A lot of this is thanks to the quirky girls, several of whom step a bit outside of the standard tropes you find in these games. That isn’t to say they don’t follow the usual archetypes, as much as they try to do a bit more the characters.
Following the events of Rinne Utopia, there is Arusu Install. Here Shido ends up in a virtual reality and ultimately needs to teach Arusu about love through dating girls. Much like the first adventure, there is a lot more going on behind the scenes, such as the two different Arusu and builds to a rather interesting climax.
All these events eventually lead to Rio Reincarnation. In this adventure Shido realizes something is missing and some familiar faces from the past return. As you progress, the mystery of these characters, the world around you and more will be revealed, resulting in players needing to figure out why Shido has these memories, learn more about the oddly familiar Rio and more though, you guessed it, dating.
Unfortunately, since these are fairly long novels, each with multiple paths, options, choices and more, it’s hard to explain what makes each fascinating without revealing too much. Not so much Rinne Utopia but given the following titles build off of that initial story, there are a lot of spoilers. That said, those uninterested in playing though the two initial adventures or just want to see where the story is going, can check out the digest option under Rio Reincarnation. This is a roughly 15 to 20 minute overview of everything the first two games cover. I strongly suggest avoiding that but these are adventures worth giving some time to experience.

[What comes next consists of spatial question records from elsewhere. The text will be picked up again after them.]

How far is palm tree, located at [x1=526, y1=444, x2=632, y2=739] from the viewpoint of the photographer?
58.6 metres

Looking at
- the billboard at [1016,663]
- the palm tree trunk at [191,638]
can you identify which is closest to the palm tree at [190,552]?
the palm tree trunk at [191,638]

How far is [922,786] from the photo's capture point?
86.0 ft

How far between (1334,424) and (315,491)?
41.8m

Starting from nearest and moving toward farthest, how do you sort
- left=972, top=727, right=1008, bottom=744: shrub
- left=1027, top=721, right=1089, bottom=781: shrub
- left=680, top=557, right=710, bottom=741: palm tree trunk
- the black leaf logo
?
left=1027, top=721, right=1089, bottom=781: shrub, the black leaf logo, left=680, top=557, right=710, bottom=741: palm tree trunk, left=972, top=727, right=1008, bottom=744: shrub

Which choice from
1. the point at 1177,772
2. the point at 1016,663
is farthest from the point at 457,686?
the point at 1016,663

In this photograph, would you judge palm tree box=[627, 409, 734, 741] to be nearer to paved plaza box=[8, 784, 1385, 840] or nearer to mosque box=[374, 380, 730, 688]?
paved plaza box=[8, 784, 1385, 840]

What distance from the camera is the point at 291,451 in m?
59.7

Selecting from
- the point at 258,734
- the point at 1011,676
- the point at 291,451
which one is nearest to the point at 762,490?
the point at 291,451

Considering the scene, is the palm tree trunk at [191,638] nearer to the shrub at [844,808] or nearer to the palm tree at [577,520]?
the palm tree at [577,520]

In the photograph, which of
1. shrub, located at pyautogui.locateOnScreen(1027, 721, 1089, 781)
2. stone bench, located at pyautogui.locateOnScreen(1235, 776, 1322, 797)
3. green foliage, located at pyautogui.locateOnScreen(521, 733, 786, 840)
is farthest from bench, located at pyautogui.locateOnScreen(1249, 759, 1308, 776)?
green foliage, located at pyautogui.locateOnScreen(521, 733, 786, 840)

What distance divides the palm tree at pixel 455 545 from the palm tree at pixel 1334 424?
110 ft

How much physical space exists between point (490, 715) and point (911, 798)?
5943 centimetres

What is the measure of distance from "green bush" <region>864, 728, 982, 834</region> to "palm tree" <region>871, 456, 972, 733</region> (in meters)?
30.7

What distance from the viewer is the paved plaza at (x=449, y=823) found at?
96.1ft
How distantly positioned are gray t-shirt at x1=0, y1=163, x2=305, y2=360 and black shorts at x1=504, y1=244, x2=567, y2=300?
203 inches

As for gameplay, DATE A LIVE: Rio Reincarnation tells the story through choices and events. Some of these are run of the mill options, meaning a character will say something and you can react one way or another, with the rest coming down to picking events and girls based off a grid. Basically, you can see the world around you, there are various people, places and things you can interact with and these will determine what you do. Picking certain options will result in other options appearing or disappearing, ultimately determining which path you take. The nice thing is, you might not be able to do things out of order but you have enough control to choose what interests you. In my case, I found Yoshino adorable and choose to go after her before bothering with Tohka. This takes some getting used to but once you get the mechanics, you can charm each girl and see where each road leads.
Since these games are HD ports, there is an odd balance of dated designs with modern looks. This isn’t a criticism, as much as, the iconography is something you’d expect from a game that released when these initially released, with the graphics looking quite nice. Sadly, it isn’t the most animated game, however there are plenty of CGs, motion, various models and more. Anyone worried about DATE A LIVE: Rio Reincarnation being too dated will be delighted to hear that is not the case.
DATE A LIVE: Rio Reincarnation is a rather interesting experience. Initially it feels like a poor man’s Fate/Stay Night and eventually goes in a fascinating direction. This means you need to get past the slow start and invest in the characters, though it will pay off in the end. You’re also getting three games for the price of one, plus plenty of extras, making it a fantastic value. So, if you’re a fan of visual novels or just want something to do over the slow months, it’s easy to see the value of DATE A LIVE: Rio Reincarnation.
[Editor’s Note: DATE A LIVE: Rio Reincarnation was reviewed on PS4 platform. The game was provided to us by the publisher for review purposes.]